▸ **Requests**:
• 1. According to the tax definitions, which section sets forth the meaning of "Tax Purposes"?
• 2. Retype the tax definitions from "Tax Partnership Account" up to and including "taxpayer identification number.".

▸ **Source**:

Tax Partnership Account ” means any deposit account identified as held for the benefit of, and treated as being an asset of, the First Tranche Tax Partnership, the Second Tranche Tax Partnership or any Post-Reversion Eagle Ford Tax Partnership (as applicable), with all interest accruing thereto reportable, directly or indirectly, under the First Tranche Tax Partnership’s, the Second Tranche Tax Partnership’s or such Post-Reversion Eagle Ford Tax Partnership’s (as applicable) taxpayer identification number.

 

Tax Partnership Agreement ” has the meaning set forth in Section 9.1 .

 

Tax Purposes ” has the meaning set forth in Section 9.1 .

 

Tax Return ” means any return, declaration, report, claim for refund, or information return or statement relating to Taxes, including any schedule or attachment thereto, and including any amendment thereof.

▸ **Listed entries**:
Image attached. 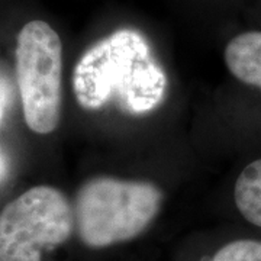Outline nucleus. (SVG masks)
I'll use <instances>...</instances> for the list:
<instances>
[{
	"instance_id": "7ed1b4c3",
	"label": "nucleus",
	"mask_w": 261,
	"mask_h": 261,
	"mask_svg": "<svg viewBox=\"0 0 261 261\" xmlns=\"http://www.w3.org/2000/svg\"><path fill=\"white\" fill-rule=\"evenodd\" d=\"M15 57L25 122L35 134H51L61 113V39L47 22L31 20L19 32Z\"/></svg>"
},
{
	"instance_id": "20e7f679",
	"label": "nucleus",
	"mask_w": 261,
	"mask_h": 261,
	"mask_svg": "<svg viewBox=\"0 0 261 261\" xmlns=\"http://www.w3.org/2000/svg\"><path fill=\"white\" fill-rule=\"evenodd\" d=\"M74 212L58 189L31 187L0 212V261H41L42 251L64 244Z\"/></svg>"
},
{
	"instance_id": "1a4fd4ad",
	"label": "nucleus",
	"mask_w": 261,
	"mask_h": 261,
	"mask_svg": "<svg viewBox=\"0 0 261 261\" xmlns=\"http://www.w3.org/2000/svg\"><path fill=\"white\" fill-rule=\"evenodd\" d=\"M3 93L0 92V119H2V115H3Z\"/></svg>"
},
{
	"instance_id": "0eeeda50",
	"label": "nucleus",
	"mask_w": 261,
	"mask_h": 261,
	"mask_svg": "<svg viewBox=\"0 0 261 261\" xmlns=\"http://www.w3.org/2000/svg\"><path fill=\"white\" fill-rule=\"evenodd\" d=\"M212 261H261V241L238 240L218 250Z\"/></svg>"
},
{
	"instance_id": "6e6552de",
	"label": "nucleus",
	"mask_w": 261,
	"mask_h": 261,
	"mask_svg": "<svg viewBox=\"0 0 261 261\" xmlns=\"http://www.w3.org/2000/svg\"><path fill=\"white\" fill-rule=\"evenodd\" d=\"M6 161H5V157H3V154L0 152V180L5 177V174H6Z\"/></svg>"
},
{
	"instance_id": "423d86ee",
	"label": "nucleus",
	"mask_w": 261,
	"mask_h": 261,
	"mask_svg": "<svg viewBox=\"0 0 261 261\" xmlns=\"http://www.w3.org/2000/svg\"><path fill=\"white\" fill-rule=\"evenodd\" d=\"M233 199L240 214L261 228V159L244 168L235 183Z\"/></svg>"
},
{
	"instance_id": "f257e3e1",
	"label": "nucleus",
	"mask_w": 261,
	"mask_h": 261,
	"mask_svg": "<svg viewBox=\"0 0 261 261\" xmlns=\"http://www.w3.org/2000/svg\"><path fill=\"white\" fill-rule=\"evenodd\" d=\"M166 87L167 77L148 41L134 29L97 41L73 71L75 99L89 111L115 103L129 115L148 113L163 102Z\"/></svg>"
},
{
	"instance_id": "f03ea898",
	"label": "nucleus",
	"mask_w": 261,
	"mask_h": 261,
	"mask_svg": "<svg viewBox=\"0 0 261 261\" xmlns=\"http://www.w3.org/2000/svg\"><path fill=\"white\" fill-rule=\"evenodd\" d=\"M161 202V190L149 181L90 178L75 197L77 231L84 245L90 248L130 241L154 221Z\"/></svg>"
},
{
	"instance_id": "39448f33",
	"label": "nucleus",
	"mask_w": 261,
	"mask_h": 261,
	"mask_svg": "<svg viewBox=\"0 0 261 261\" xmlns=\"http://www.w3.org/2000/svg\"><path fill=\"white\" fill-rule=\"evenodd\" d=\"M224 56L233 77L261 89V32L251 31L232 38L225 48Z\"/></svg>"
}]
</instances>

---

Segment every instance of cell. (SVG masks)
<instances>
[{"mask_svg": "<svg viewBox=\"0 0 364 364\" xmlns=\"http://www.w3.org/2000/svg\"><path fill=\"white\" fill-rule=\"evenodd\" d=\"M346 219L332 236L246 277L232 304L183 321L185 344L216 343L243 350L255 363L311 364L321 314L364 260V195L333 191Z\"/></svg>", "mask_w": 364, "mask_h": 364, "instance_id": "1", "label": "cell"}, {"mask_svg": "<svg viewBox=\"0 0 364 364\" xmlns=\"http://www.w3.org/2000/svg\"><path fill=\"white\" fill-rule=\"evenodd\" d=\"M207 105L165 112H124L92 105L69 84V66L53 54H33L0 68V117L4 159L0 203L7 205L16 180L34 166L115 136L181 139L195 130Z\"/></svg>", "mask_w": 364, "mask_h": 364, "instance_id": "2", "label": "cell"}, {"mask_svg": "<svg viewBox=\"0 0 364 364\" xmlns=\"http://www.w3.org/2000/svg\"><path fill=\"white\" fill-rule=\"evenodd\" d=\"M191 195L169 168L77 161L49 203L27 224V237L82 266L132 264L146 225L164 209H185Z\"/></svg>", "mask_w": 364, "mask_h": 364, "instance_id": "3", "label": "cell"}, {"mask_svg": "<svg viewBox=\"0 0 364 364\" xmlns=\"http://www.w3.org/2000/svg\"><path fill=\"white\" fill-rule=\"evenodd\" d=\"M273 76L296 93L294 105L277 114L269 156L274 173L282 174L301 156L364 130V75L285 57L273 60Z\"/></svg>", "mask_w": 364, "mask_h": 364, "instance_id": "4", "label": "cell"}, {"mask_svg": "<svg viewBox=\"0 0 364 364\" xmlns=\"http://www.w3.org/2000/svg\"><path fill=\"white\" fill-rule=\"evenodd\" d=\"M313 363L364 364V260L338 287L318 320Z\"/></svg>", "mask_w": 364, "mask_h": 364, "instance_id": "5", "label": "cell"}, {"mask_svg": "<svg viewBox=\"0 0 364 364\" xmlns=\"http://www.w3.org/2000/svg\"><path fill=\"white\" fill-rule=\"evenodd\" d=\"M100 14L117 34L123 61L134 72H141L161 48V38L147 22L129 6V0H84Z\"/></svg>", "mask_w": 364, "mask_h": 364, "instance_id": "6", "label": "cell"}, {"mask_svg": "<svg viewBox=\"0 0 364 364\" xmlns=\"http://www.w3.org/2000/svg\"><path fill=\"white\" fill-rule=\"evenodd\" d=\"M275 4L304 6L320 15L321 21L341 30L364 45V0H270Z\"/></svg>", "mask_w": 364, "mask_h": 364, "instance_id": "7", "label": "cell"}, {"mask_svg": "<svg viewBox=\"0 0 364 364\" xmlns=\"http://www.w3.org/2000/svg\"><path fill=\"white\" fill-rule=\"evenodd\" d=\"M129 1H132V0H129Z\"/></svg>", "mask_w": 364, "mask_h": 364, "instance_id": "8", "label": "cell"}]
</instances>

▸ **Per-task outputs**:
• 1. Section 9.1

• 2.
Tax Partnership Account ” means any deposit account identified as held for the benefit of, and treated as being an asset of, the First Tranche Tax Partnership, the Second Tranche Tax Partnership or any Post-Reversion Eagle Ford Tax Partnership (as applicable), with all interest accruing thereto reportable, directly or indirectly, under the First Tranche Tax Partnership’s, the Second Tranche Tax Partnership’s or such Post-Reversion Eagle Ford Tax Partnership’s (as applicable) taxpayer identification number.